Given passage
○ ○ ○ ○ ○ ○ ○

Proper estate planning is important for blended families.
Are you a member of a blended family?
If yes, then you are in good company.
About 41 percent of Americans have step-relatives, according to the Pew Research Center and Stepfamily Foundation.
The fact that blended families are so common does not make estate planning any easier for them.
What does this mean?
You need to plan ahead.
This is exactly what the Miami (OK) New-Record addresses in the recent article titled “4 tips to resolve financial concerns in stepfamilies.”
Clearly defining individual and shared assets is a must.
Setting financial expectations will minimize confusion and potential conflicts.
If you are divorced, you probably do not want your ex-spouse to be your primary beneficiary or your power of attorney.
You will want to update your beneficiaries for your pensions, accounts and life insurance.
None of these is inherited through a will.
You will also want to set up a living will, health care proxy or durable power of attorney to give decision-making authority to a trusted individual should you become incapacitated.
Change your will.
Chances are with new family members, you will need to update your will.
What should be included in your will?
Clearly identify who gets what, let alone when and how.
If you want to include your step-children, you need to state this in your will.

○ ○ ○ ○ ○ ○ ○

Data rows
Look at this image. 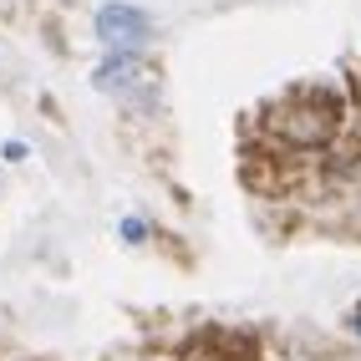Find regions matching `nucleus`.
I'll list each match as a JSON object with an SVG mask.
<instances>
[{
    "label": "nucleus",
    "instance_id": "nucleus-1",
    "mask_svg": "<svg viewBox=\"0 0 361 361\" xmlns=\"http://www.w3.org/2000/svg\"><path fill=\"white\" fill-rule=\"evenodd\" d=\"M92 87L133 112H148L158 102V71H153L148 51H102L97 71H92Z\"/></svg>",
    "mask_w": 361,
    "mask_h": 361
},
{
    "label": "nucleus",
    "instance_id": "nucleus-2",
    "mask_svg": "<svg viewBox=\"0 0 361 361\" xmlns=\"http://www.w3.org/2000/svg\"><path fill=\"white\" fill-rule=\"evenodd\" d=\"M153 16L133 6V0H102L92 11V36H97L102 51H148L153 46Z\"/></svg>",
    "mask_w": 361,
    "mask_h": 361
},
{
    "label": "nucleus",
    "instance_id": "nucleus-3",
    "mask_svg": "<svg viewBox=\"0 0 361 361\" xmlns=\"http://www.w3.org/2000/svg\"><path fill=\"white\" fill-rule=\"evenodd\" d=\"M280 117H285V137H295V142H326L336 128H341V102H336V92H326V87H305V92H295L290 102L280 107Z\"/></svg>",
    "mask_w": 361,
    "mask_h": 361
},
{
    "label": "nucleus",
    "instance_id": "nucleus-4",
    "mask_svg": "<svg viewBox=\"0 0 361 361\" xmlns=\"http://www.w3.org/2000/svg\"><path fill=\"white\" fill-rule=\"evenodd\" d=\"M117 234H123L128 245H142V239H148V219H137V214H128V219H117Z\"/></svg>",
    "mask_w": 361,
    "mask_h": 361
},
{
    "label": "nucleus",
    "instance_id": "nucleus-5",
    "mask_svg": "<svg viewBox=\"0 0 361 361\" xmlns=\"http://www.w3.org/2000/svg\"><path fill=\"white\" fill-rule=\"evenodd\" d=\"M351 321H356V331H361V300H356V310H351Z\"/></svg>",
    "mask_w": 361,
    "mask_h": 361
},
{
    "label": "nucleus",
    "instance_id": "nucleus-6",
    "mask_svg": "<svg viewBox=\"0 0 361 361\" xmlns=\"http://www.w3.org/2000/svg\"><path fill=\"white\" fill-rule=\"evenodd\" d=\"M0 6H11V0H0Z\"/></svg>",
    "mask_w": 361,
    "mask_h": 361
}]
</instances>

○ ○ ○ ○ ○ ○ ○

Directions
Carry on the passage about estate planning for blended families, starting right after its final sentence. None of the rows is needed here.

Task result
Unless you have legally adopted them, then they are treated as strangers.
By being specific, you will decrease potential conflicts.
Work with professionals.
Financial and estate planning should not be done alone.
You should work with an experienced estate planning attorney to create a plan to meet your unique goals and circumstances.
So, how do you find an "experienced" estate planning attorney?
First, ask around. Friends, family and other professional advisors are trustworthy sources.
Second, conduct an "organic" search on "Google" for "estate planning" near you (e.g., "Estate Planning Anytown MoKan").
Third, either way, verify! Check out the education, experience, ratings and client reviews of any attorney before you contact him or her.
In fact, I use both of these services to thoroughly vett attorneys before referring members of our "client" family for legal help in other areas of law or for matters in jurisdictions outside Kansas or Missouri.
Remember: “An ounce of prevention is worth a pound of cure.” When making your financial, tax and estate plans, do not go it alone. Be sure to engage competent professional counsel.
For more information about estate planning in Overland Park, KS (and throughout the rest of Kansas and Missouri), visit our estate planning website and be sure to subscribe to our complimentary estate planning e-newsletter while you are there.
Reference: Miami (OK) New-Record (May 20, 2017) “4 tips to resolve financial concerns in stepfamilies”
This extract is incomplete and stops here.